Nonostante il provvedimento del Garante, che ha portato anche alla rimozione dell'app dagli store ufficiali, sembra che il servizio di DeepSeek sia ancora, in qualche modo, accessibile dal nostro Paese. Una situazione intricata che evidenzia la difficoltà di regolamentare un gigante tecnologico che opera su scala globale e che, a detta del Garante, ha fornito risposte "del tutto insufficienti" alle richieste di chiarimento.

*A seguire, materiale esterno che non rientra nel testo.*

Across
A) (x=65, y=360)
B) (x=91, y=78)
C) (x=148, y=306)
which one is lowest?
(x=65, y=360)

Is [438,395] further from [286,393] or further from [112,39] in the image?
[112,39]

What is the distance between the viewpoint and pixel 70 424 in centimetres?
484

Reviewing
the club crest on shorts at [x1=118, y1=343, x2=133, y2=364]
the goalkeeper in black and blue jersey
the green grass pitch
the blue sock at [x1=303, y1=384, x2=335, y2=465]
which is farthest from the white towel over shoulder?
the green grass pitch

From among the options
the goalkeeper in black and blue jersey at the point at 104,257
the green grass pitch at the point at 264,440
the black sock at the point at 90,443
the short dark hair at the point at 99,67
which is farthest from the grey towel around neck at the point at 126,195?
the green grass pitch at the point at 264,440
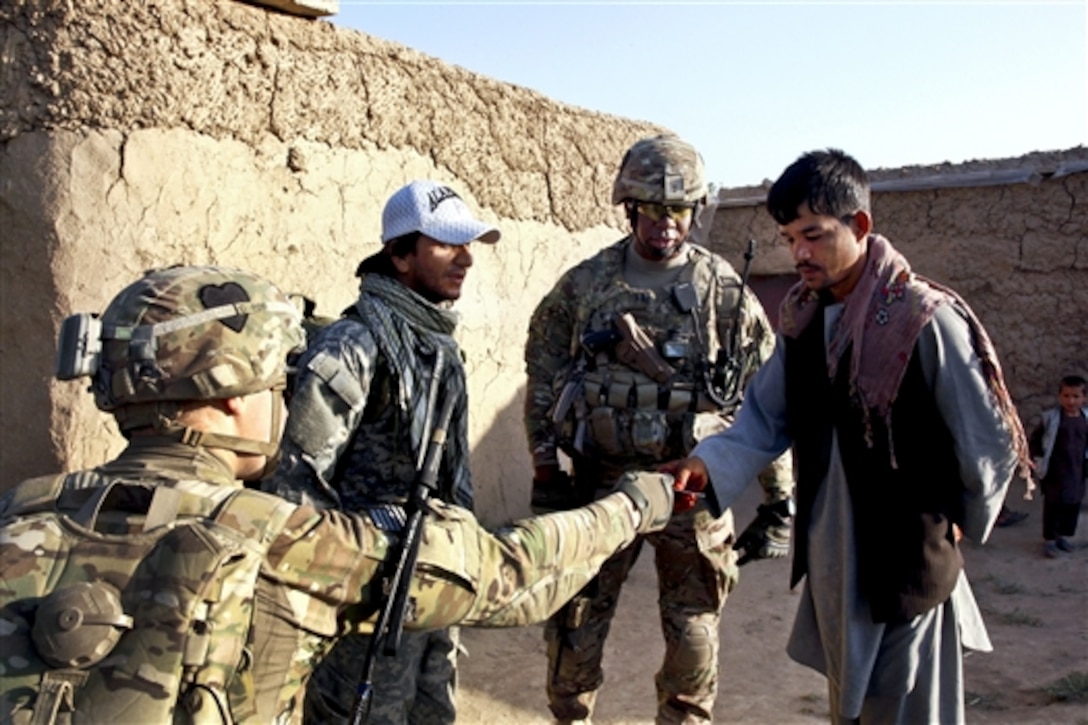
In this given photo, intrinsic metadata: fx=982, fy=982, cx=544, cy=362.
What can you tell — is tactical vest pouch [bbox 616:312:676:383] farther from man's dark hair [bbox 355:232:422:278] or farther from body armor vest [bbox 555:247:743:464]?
man's dark hair [bbox 355:232:422:278]

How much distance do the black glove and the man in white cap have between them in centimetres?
107

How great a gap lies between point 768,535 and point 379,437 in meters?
1.47

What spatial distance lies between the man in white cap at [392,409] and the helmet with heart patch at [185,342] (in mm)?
673

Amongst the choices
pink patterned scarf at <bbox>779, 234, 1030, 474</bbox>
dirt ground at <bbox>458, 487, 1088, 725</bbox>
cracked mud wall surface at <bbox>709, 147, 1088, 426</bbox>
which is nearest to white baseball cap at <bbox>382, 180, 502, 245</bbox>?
pink patterned scarf at <bbox>779, 234, 1030, 474</bbox>

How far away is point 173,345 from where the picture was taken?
1551mm

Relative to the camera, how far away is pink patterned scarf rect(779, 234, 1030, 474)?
2.20 m

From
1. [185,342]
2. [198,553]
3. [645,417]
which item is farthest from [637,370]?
[198,553]

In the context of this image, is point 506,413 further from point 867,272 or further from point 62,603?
point 62,603

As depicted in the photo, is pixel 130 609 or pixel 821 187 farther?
pixel 821 187

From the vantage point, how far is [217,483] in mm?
1551

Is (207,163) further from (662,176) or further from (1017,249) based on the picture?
(1017,249)

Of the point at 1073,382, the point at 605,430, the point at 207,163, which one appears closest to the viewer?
the point at 605,430

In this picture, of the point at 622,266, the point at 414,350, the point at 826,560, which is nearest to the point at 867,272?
the point at 826,560

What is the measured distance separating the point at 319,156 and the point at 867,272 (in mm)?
2901
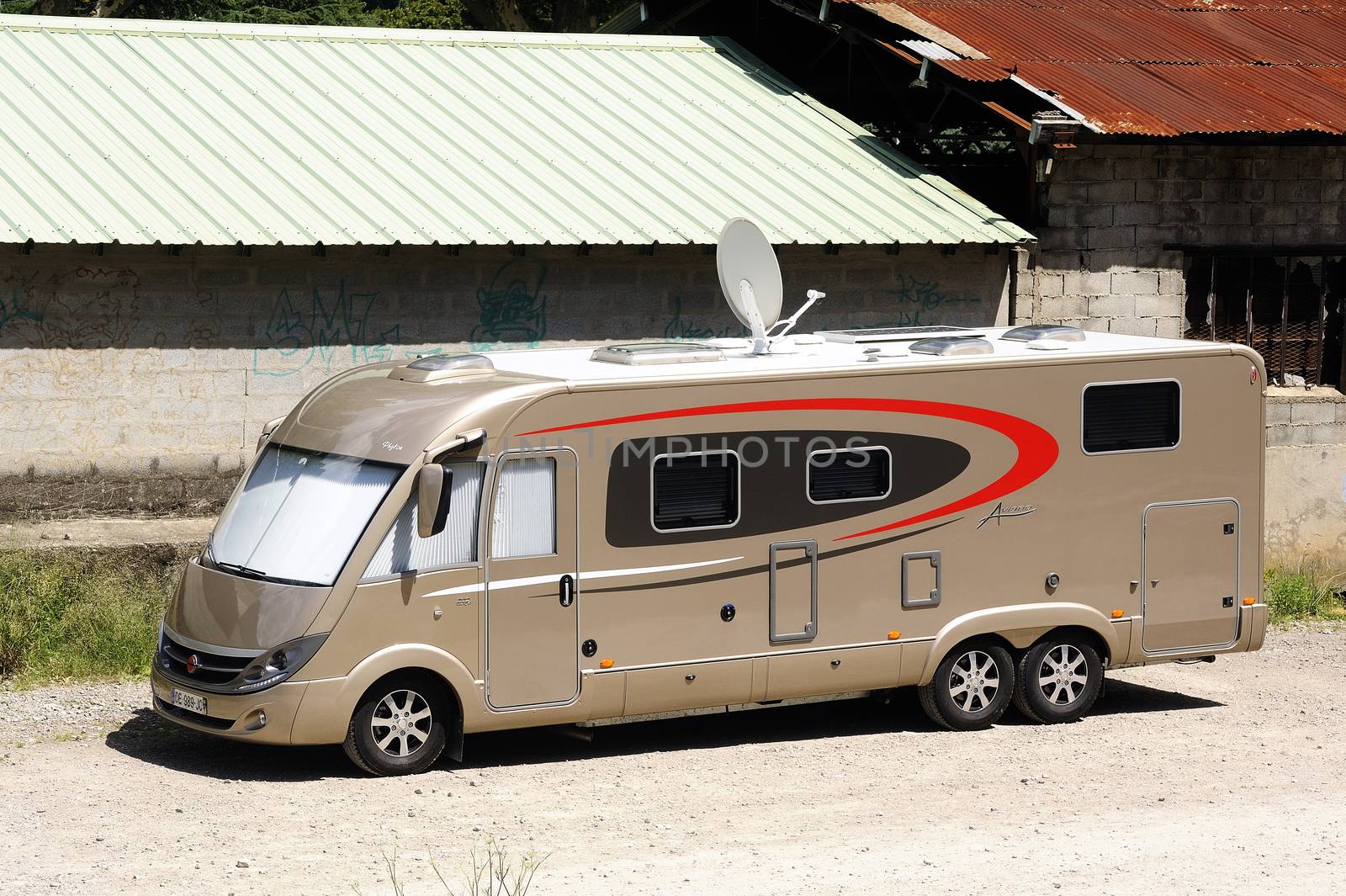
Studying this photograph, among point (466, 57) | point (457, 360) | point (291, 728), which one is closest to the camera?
point (291, 728)

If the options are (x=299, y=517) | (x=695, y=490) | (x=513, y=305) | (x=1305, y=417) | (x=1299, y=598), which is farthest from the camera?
(x=1305, y=417)

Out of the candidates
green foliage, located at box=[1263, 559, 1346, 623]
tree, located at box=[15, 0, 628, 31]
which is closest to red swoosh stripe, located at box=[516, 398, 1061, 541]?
green foliage, located at box=[1263, 559, 1346, 623]

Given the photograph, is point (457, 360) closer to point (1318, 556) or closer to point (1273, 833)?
point (1273, 833)

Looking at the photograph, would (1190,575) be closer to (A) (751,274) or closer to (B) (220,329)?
(A) (751,274)

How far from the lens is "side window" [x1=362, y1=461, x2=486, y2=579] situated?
9.90 m

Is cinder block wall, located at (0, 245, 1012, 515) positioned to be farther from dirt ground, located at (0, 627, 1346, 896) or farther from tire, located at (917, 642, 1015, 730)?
tire, located at (917, 642, 1015, 730)

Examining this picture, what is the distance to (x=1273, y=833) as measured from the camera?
914 centimetres

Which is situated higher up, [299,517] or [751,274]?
[751,274]

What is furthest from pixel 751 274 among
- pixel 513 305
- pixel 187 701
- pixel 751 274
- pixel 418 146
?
pixel 418 146

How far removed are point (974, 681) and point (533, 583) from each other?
3151 mm

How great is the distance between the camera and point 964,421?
11.2m

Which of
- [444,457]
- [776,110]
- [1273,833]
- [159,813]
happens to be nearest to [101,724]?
[159,813]

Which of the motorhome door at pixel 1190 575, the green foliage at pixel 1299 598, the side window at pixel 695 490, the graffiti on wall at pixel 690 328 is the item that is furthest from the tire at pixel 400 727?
the green foliage at pixel 1299 598

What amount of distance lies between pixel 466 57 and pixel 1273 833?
11.5 meters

La sfida a OpenAI e l'orgoglio tecnologico cinese
Le parole di Chen Deli non devono però farci dimenticare la portata della sfida lanciata da DeepSeek. Nata nel 2023, questa startup ha sviluppato modelli linguistici open source che, secondo diversi test, sono in grado di competere e talvolta superare le prestazioni di mostri sacri come ChatGPT di OpenAI. Il tutto con un vantaggio non da poco: un costo e un consumo energetico drasticamente ridotti. Questo successo è stato possibile anche grazie a un'architettura innovativa (chiamata mixture of experts) e a un approccio che ha trasformato le sanzioni statunitensi in un'opportunità.
Infatti, a causa del divieto per le compagnie cinesi di acquistare i più recenti e potenti semiconduttori da aziende americane come Nvidia, DeepSeek ha puntato tutto su chip prodotti in casa, come quelli di Huawei. Una mossa che non solo ha dimostrato la resilienza e la capacità di innovazione dell'industria tecnologica cinese, ma che ha anche permesso a Pechino di celebrare DeepSeek come un simbolo di orgoglio nazionale. Nonostante alcune difficoltà tecniche e ritardi segnalati nello sviluppo di nuovi modelli proprio a causa dei chip cinesi, la strada sembra ormai tracciata verso una maggiore autosufficienza tecnologica.
Conclusione: un campanello d'allarme da non ignorare
Le dichiarazioni di Chen Deli alla World Internet Conference sono molto più di una semplice uscita pubblica. Rappresentano una crepa nel muro di ottimismo che spesso circonda il mondo dell'intelligenza artificiale. Sentire un esponente di spicco di una delle aziende leader del settore parlare apertamente di "sfida enorme" e di "impatto negativo sulla società" è un fatto di una rilevanza straordinaria. Ci obbliga a fermarci e a riflettere. Siamo davvero pronti a gestire una tecnologia così potente? Chi proteggerà i lavoratori dalla disoccupazione di massa? E come possiamo garantire che i nostri dati non vengano usati in modi che non possiamo controllare?
La vicenda di DeepSeek, con le sue luci abbaglianti (l'innovazione tecnologica, la competizione che stimola il mercato) e le sue ombre inquietanti (la gestione della privacy, i dubbi etici sul futuro del lavoro), è l'emblema perfetto delle contraddizioni del nostro tempo. Una cosa è certa: le parole di Chen Deli non possono e non devono essere ignorate. Sono un invito, per tutti noi, a partecipare a un dibattito che non è più per soli addetti ai lavori, ma che riguarda il futuro di ognuno di noi.